In this way we could count all good subsets of vertices in O(N^3) time. We would iterate over all pairs (u,v) and for each of them we would count all w that can be added and increment the number of good subsets by pow(2, number of such w).

The above solution has one problem: some subsets can have multiple diameters and we are counting them multiple times. To avoid double-counting, we need to break the ties: for each pair (u,v) we will only count those subsets for which (u,v) is the lexicographically smallest out of all diameters. To achieve this, in cases where dist[u,w] or dist[v,w] equals the diameter we will only include those w that are bigger than v.

This type of solution can be sped up using bitsets. We will process the pairs (u,v) in decreasing order of distance, and within a fixed distance in lexicographic order. For each vertex u we will maintain a bitset of vertices w that are at most as far from u as the current diameter. The number of selected w for a pair (u,v) can then be counted by intersecting these bitsets for u and v. Once we are done processing a specific diameter (u,v), we remove u from v’s bitset and vice versa.

▸ **WHAT YOU ARE ASKED TO DO**: Can you echo the subset-counting explanation verbatim, from "In this way" to "of such w)."?

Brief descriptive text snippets
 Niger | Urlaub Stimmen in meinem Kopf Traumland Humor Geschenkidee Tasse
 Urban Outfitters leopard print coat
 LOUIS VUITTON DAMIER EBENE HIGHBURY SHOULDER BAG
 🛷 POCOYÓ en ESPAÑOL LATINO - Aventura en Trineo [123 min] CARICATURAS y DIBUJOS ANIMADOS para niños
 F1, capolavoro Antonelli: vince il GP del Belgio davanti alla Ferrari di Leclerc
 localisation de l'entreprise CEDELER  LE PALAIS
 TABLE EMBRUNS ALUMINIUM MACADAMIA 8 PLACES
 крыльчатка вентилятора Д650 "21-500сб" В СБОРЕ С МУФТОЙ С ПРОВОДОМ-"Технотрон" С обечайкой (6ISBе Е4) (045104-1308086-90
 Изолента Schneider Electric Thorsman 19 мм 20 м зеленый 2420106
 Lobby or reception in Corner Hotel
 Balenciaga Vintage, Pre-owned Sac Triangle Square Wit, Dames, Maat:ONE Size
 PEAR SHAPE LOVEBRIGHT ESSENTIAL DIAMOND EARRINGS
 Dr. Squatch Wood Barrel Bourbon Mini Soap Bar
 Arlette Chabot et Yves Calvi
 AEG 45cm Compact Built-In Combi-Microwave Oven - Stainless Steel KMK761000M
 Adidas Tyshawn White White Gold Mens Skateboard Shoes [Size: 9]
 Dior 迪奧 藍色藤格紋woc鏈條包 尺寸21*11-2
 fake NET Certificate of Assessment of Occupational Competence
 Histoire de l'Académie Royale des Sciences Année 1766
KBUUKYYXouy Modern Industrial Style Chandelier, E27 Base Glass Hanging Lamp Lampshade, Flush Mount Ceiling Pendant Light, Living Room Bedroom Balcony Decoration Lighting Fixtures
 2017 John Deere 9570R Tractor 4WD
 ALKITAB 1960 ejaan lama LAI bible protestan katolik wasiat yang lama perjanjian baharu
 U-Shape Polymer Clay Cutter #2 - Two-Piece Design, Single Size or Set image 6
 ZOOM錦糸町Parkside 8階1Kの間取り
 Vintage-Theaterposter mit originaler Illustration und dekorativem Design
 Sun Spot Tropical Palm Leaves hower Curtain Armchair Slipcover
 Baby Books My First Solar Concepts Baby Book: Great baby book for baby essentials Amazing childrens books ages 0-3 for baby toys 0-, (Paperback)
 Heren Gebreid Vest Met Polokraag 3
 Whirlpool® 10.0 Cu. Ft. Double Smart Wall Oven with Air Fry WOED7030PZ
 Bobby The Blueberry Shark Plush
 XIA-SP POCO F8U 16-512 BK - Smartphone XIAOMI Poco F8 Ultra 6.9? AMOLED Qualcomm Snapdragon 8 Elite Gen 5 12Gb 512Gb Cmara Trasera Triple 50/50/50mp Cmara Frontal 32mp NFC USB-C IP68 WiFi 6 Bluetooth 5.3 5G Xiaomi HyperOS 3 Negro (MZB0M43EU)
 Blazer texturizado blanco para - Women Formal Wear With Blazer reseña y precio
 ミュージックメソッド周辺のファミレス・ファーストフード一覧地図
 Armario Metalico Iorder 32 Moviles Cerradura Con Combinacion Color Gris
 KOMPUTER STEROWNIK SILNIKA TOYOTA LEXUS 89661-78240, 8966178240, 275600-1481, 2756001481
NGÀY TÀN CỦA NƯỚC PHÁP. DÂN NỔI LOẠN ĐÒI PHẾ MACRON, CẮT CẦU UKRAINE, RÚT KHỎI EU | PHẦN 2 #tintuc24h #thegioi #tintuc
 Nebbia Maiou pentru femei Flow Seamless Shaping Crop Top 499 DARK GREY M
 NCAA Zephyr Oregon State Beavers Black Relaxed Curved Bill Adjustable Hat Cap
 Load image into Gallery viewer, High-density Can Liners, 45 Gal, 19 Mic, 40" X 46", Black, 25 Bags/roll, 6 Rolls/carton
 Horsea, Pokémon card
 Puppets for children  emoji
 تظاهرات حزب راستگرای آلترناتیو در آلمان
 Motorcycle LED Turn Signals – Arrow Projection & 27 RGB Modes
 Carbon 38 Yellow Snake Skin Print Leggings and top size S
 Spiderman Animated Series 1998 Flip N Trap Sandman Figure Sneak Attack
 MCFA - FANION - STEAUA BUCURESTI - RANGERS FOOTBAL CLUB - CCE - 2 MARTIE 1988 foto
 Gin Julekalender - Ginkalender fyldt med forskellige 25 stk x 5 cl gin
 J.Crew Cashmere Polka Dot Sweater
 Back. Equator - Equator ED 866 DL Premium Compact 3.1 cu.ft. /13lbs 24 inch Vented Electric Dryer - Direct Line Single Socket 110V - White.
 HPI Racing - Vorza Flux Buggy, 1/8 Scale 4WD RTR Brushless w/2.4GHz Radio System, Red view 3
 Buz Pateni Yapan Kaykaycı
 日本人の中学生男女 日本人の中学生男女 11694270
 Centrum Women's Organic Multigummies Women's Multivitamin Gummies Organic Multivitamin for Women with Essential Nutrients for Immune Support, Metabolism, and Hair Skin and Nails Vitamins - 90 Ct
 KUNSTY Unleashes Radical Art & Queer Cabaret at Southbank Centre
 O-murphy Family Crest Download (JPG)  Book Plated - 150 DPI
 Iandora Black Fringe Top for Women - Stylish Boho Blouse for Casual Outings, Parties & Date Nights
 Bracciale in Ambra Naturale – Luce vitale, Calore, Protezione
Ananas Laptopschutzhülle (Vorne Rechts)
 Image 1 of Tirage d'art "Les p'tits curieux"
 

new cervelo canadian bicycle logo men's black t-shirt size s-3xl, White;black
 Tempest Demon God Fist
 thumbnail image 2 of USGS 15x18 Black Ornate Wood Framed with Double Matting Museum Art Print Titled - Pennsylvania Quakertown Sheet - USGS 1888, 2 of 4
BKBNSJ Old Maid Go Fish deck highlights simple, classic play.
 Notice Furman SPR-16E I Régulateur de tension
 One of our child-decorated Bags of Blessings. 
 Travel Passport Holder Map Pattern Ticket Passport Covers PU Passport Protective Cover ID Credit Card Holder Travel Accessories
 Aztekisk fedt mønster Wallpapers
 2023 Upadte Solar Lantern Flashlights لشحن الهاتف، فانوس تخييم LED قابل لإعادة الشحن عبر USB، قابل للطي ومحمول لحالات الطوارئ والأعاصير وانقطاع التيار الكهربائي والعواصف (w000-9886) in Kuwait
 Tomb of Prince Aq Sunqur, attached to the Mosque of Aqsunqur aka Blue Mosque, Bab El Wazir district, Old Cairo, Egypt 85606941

▸ **RESPONSE**:
In this way we could count all good subsets of vertices in O(N^3) time. We would iterate over all pairs (u,v) and for each of them we would count all w that can be added and increment the number of good subsets by pow(2, number of such w).